* Begin SOURCE EXCERPT *

The traffic at the station was consequently very varied, with incoming fuel and grain and outgoing malt and derivative products. The steeply graded branch which ran down to the Maltings and quayside is well known and there was also a local passenger service and through express boat trains serving Parkeston Quay. Our speaker illustrated all these features, and more, with his own slides. He then went on to describe, briefly, the failed Mistley, Thorpe and Walton Railway. Some earthworks from this scheme still survive and Keith was also able to explain and illustrate these. The show was finished with a number of views of Keith's model. Following the conclusion we heard a number of amusing tales of the difficulty of taking a train up the incline with an 800hp BTH diesel (and see here) in charge and of a brake van which was let loose by vandals down the slope and which disappeared for some time amongst the overgrown track. (The story of the up-travelling diesel is recounted in the Journal article, with some more detail.)

The Railway Record of the British Isles - An Introduction

After an enjoyable lunch and chat with some old - and new - acquaintances the day's second session kicked off with a talk from Dave Challis and Andy Rush on their project to harness the power of the computer. They have been recording many images, plans and drawings for some time using the database program, Microsoft Access, and have been assisted in their quest by Microsoft Research. Many of the images included in their work were photographed by the late George Pring and have been catalogued by Industrialogical Associates, who are our two presenters together with Michael Senatore and Peter Lewis.

Their project was originally a paper-based record and is divided into three broad areas:

  • administration
  • infrastructure
  • rolling stock

Dave and Andy's main interest is in infrastructure, which includes bridges and tunnels, signalling, buildings, lineside equipment and so on.

Each record in the database includes a note on sources and, at present includes about 5,500 images. There is no plan, nor money, at present to make the database more widely available, for example by selling copies. Nor does there seem any likelihood of a national body, for example the National Railway Museum, publishing it. Dave noted that the Signalling Record Society had a similar recording system.

All-in-all this is a most interesting project and one which should offer a unique historical source in the future. Anyone who missed Dave and Andy's presentation or who would like a second chance to see it should note that they will be making a similar talk to a Cambridge University Library Seminar in February 2007.

The Saffron Walden Branch

Originally, Alan Hardy hailed form the North West, but moved to Saffron Walden in 1976. (I have to say that his accent didn't sound altogether local.) Originally he intended to join the LMS Society, but discovered that they were a "snotty-nosed bunch"! (Quite why I cannot understand - what have they to be stuck-up about?) His nearest (former) station on the line is Bartlow and he now drinks in the pub next door - so he switched his allegiance to the Great Eastern Society and has remained a member ever since. Having played a cameo role and provided an amusing introduction, Alan handed over for the main presentation to Adrian Dyer who had, apparently, travelled over the line - in his push chair!

* End SOURCE EXCERPT *

▸ SHORT EXERCISE:
According to the source excerpt, about how many images does the railway record database currently include?

* Begin RECORDS SHOWN *

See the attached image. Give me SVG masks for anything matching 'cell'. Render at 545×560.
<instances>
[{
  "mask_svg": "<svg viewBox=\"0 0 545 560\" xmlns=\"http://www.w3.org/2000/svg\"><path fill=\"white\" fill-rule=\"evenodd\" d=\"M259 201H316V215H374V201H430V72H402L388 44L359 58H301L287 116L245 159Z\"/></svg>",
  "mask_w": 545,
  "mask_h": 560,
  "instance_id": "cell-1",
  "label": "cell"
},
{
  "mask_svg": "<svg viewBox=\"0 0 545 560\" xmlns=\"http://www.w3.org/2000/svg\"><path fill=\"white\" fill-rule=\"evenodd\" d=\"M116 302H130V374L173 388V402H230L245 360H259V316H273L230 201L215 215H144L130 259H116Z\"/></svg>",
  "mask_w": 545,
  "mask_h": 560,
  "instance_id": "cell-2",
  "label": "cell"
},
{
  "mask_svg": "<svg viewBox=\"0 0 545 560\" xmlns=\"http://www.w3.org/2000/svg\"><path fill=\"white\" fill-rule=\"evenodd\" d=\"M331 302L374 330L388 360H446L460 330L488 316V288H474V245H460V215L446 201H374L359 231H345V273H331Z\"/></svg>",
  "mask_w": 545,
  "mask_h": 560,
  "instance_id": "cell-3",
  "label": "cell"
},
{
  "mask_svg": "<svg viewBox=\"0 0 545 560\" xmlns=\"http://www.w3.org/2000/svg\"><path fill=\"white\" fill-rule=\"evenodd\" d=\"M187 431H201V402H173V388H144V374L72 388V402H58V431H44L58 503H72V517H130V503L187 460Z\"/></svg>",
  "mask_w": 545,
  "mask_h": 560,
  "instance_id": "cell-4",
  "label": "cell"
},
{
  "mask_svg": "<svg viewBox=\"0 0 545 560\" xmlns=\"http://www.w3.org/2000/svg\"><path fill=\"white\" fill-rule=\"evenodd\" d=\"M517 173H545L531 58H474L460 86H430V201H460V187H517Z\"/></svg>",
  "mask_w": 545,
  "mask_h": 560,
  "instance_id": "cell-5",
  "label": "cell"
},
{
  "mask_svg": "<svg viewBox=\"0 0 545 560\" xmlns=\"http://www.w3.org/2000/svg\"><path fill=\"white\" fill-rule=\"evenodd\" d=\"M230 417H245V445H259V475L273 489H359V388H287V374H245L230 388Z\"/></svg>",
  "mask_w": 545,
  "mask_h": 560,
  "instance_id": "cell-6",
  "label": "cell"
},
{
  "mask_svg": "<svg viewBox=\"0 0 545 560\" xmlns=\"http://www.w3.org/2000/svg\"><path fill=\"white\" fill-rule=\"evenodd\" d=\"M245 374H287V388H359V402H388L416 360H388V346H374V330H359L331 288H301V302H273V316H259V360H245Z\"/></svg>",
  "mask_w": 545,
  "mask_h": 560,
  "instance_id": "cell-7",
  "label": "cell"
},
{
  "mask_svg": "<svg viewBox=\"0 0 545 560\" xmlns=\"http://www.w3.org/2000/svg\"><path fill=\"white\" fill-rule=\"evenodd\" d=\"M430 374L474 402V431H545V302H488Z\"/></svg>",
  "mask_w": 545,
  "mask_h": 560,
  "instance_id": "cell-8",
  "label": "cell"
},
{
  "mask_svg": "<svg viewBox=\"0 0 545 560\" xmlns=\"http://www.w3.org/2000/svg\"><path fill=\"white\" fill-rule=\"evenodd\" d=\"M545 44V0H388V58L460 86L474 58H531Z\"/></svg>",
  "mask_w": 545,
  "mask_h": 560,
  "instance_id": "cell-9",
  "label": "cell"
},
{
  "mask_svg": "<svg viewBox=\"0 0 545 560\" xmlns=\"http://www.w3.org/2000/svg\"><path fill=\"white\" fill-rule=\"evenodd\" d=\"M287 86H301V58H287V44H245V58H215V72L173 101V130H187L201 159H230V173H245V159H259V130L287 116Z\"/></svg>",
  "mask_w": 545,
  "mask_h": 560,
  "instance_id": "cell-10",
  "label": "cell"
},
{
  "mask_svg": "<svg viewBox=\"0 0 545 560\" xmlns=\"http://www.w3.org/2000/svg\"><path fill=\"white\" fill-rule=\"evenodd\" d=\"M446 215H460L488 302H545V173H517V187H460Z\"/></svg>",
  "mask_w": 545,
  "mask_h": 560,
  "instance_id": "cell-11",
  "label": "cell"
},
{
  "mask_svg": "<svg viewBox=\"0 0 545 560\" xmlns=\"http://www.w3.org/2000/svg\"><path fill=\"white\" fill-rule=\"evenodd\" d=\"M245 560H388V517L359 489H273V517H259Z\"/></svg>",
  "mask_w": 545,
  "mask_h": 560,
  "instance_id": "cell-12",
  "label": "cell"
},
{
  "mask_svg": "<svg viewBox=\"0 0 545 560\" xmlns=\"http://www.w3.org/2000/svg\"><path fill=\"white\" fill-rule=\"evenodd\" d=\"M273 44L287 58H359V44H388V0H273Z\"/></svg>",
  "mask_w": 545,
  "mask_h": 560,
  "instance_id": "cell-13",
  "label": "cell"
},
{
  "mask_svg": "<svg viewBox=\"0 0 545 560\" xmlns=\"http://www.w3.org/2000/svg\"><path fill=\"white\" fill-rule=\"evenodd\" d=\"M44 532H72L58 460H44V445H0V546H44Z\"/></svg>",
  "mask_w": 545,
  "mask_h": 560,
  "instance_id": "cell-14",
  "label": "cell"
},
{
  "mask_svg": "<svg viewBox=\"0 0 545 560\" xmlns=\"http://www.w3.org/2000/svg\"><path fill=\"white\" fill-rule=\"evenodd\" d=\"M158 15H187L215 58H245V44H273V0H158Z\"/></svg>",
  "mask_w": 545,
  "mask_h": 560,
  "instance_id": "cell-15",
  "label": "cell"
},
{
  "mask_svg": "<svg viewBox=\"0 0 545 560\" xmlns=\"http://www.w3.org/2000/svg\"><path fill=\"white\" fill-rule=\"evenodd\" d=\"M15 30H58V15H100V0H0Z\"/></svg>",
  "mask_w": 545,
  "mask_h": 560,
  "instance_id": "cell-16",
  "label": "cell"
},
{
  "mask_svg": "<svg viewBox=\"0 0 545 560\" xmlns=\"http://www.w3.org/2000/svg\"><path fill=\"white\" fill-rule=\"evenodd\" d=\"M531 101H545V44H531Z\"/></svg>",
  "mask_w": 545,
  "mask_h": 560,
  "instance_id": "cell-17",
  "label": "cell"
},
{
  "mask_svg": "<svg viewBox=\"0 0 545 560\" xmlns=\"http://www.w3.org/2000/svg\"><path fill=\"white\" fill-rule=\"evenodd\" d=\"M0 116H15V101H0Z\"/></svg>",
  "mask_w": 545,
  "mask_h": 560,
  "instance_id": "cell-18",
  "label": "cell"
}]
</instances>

* End RECORDS SHOWN *

▸ TASK RESULT:
About 5,500 images.